Excerpted data:
---+---

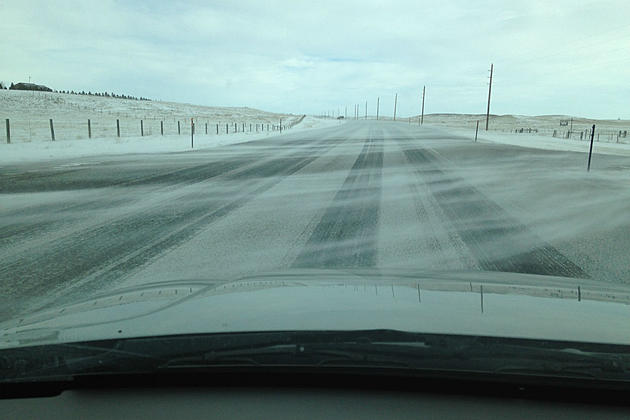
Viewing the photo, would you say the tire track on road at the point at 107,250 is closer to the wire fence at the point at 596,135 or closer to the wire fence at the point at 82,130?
the wire fence at the point at 82,130

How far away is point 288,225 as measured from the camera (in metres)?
7.78

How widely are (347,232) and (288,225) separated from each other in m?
0.99

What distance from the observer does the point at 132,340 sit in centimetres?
246

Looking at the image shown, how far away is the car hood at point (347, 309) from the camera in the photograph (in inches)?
101

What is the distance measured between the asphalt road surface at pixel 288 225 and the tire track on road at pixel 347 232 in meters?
0.02

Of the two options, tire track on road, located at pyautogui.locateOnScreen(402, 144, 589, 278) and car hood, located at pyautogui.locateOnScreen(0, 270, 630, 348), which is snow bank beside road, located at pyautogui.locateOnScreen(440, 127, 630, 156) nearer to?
tire track on road, located at pyautogui.locateOnScreen(402, 144, 589, 278)

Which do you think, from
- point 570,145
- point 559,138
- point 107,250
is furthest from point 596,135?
point 107,250

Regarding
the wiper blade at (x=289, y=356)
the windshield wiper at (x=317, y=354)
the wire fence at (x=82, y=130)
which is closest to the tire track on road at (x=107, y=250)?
the windshield wiper at (x=317, y=354)

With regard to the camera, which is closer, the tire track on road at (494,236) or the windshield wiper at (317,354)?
the windshield wiper at (317,354)

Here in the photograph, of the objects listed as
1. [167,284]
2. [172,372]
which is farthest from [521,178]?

---+---

What the task requires: Copy each line of the records precisely and drop any images they hold.

Written response:
Viewing the photo, would you say the tire track on road at the point at 107,250 is closer to the wire fence at the point at 596,135 or closer to the wire fence at the point at 82,130?
the wire fence at the point at 82,130

How far away is point 288,225 as measured from the camera (in metres)?
7.78

How widely are (347,232) and (288,225) separated from each other in m?
0.99

What distance from the observer does the point at 132,340 sit in centimetres?
246

Looking at the image shown, how far away is the car hood at point (347, 309) from the camera in the photograph (in inches)?
101

What is the distance measured between the asphalt road surface at pixel 288 225 and the tire track on road at pixel 347 232 in meters?
0.02

Of the two options, tire track on road, located at pyautogui.locateOnScreen(402, 144, 589, 278) and car hood, located at pyautogui.locateOnScreen(0, 270, 630, 348), which is snow bank beside road, located at pyautogui.locateOnScreen(440, 127, 630, 156) nearer to?
tire track on road, located at pyautogui.locateOnScreen(402, 144, 589, 278)

Which do you think, from
- point 570,145
- point 559,138
- point 107,250
is furthest from point 596,135?
point 107,250

Regarding
the wiper blade at (x=289, y=356)
the windshield wiper at (x=317, y=354)
the wire fence at (x=82, y=130)
which is closest to the tire track on road at (x=107, y=250)?
the windshield wiper at (x=317, y=354)

With regard to the camera, which is closer, the tire track on road at (494,236) or the windshield wiper at (317,354)?
the windshield wiper at (317,354)

Here in the photograph, of the objects listed as
1. [167,284]
2. [172,372]
which is farthest from [521,178]?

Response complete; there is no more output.